EzRez's data center is set up in a collocation facility operated by Savvis Inc. The environment is made up of six primary database servers and a dedicated high availability failover server (Dell PowerEdge R610 and C1100), attached to an EMC CX4 Clarion with Fibre Channel. "The LifeKeeper software monitors the LUN assignments so if one server goes down, it moves [that server's workload] over to the failover box," Bruttig said.
"Our data center is on the East Coast, so we rely on Savvis' remote hands service a lot," said Bruttig. "Our cage, at that time, wasn't well labeled, and remote hands moved the wrong server because it was mislabeled."

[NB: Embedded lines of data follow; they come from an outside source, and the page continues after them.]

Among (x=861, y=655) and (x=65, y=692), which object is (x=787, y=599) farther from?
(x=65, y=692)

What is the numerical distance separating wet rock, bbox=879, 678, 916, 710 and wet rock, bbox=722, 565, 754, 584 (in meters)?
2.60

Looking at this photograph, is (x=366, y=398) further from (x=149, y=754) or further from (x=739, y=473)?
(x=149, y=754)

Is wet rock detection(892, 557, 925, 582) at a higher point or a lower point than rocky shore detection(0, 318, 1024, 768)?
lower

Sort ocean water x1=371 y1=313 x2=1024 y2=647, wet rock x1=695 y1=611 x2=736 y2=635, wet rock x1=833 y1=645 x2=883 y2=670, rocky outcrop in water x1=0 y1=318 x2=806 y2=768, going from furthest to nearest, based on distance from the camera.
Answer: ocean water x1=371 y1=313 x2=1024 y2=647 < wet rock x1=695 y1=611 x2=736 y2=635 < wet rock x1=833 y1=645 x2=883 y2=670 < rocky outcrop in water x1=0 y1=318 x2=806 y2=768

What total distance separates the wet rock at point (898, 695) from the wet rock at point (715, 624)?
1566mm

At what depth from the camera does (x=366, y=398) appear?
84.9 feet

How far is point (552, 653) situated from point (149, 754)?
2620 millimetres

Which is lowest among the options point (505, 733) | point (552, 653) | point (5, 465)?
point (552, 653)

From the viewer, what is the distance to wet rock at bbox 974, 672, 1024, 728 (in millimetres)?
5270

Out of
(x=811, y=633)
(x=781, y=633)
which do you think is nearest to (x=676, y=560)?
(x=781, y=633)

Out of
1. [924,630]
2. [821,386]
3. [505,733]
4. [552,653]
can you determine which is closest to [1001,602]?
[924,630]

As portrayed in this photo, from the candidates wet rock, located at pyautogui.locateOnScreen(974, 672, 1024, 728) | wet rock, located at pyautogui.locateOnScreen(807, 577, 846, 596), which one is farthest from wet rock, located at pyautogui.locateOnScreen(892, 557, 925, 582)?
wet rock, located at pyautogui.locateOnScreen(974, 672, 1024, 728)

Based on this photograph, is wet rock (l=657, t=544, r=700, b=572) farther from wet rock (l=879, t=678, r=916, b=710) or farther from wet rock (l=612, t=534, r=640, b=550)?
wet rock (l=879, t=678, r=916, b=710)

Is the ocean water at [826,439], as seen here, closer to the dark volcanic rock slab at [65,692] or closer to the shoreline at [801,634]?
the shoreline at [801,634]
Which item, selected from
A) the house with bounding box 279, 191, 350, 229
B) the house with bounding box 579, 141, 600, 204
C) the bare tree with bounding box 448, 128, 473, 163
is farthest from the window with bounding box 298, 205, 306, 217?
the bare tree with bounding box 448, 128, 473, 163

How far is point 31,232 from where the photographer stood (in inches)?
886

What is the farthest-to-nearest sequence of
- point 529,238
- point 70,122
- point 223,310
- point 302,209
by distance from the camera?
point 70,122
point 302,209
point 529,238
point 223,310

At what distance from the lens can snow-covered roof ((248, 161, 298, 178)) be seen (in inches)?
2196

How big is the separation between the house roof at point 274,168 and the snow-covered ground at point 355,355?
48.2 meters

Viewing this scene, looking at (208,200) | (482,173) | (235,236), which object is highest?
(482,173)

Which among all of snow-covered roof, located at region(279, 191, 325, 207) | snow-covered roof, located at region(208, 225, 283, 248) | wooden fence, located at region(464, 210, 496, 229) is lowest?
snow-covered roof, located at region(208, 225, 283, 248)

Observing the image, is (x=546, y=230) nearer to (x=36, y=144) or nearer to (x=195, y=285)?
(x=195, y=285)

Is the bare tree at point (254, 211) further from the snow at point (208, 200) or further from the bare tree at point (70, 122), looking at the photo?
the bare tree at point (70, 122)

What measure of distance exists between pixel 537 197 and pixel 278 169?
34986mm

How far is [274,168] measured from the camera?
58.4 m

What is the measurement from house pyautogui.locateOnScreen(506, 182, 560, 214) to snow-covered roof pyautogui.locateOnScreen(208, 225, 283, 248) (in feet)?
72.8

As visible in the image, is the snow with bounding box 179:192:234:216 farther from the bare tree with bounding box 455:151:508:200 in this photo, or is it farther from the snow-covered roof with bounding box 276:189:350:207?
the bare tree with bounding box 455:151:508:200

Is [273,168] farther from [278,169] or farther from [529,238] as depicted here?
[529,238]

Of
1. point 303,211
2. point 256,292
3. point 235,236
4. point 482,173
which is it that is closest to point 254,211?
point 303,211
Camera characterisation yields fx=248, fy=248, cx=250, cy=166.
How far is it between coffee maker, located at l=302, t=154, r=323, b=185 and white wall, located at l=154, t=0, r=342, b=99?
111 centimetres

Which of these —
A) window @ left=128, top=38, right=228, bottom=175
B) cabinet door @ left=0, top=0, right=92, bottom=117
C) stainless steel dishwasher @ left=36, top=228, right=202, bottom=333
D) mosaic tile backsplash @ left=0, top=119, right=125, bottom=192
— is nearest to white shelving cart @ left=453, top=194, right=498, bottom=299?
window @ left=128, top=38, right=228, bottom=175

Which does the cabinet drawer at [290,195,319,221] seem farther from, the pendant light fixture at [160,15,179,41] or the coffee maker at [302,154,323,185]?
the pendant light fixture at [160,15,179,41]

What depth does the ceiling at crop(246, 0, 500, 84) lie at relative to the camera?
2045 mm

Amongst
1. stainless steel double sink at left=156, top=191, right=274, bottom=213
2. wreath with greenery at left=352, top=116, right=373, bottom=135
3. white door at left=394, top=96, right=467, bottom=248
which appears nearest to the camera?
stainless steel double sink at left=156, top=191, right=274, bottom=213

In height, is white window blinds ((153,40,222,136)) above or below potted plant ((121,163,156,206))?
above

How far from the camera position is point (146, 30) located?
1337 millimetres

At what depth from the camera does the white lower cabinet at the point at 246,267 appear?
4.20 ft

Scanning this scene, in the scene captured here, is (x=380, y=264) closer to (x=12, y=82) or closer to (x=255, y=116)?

ezRes maintains separate databases for each of their clients, however, one server contains what ezRes calls a "shared DB"—a resource that all of their clients use. "The [shared] box was unplugged, it automatically failed over, we got a notification from LifeKeeper, but no client calls and no web metrics alerts," said Bruttig. "Our clients monitor us to the minute," he said. "It was probably a 30-second failover. Without the LifeKeeper software, we would have to get into the SAN, move the LUN over, bring up the LUN on the standby box, check the database for consistency, and change the IP on the box." He estimated that it would have resulted in multiple hours of downtime, but could not comment on what that would mean financially for the company.
ezRes has SPS tuned to send SMS and email notifications when a failover happens. "We might actually have it tuned too far," Bruttig said. "We get notifications about connections between all the servers, LUNs, all that good stuff."
After the failover, ezRes ran operations on the failover box until the next scheduled maintenance window, at which point they moved the workload back to the primary server. "There's two ways you can perform the failback [in SPS]," said Bruttig. "There is a command line interface—that's probably the quickest way, because we are PCI compliant and have a lot of restrictions on getting into our production environment. But there is also a really good GUI that's easy to use to move around resources."
As noted above, ezRez's platform is based on the PostgreSQL open-source database management system. SPS' ability to easily integrate with the company’s PostgreSQL-based platform was a major factor in choosing the product. Bruttig also had previous experience using SPS in a position at another organization.
"It didn’t require any file system modification, there were no special scripts to run," said Bruttig. "[Symantec] Veritas [Cluster Server] requires you to switch your file system to their proprietary file system."
SPS is available on either a perpetual license or a subscription basis. Pricing is based on the number of nodes in a cluster. Each node requires a license, and a there is an additional 20% fee per node for support.